Caroline (Tomei) is a young woman in the Minneapolis/St Paul area working as a waitress and attending beauty school part-time who is always unlucky in love. Adam (Slater) is a loner/shy busboy who saves Caroline when two men try to rape her on her way home one night. She then gets to know him. They become close, but she finds out his past, and the attackers come after Adam for revenge.
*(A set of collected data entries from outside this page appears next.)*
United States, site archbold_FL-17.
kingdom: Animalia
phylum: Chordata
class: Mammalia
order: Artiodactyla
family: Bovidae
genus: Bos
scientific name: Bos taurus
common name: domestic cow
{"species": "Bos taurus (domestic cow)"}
They end up stabbing him.
While Adam is recovering in the hospital, Caroline discovers that he has a heart defect, though he claims he has a baboon heart, based on a story loving nuns told him at the orphanage he grew-up in. On his birthday she surprises him by taking him to a hockey game. Before they leave, he shows her a surprise gift he left her to be opened when they return.
At the hockey game, Adam catches a stray hockey puck that is shot into the crowd. On the way home, he falls asleep and dies at the age of 27. After the funeral, Caroline opens the gift he left her. It is a box of albums with a handwritten note from Adam declaring his love for Caroline.
Tony Bill discovered Tom Sierchio's screenplay for Untamed Heart during one of his talent hunts. He asked an agent at William Morris to send him screenplays from new writers. Originally, Sierchio's screenplay had been submitted as a writer’s sample. Bill showed the screenplay to producer Helen Bartlett who suggested that they option it. Within two weeks of Sierchio handing his script to his agent, MGM had greenlighted the project. Originally the film was entitled The Baboon Heart in honor of an infant named Baby Fae (born 14 October 1984) who received a cross-species heart transplant from a baboon to fix a congenital heart defect.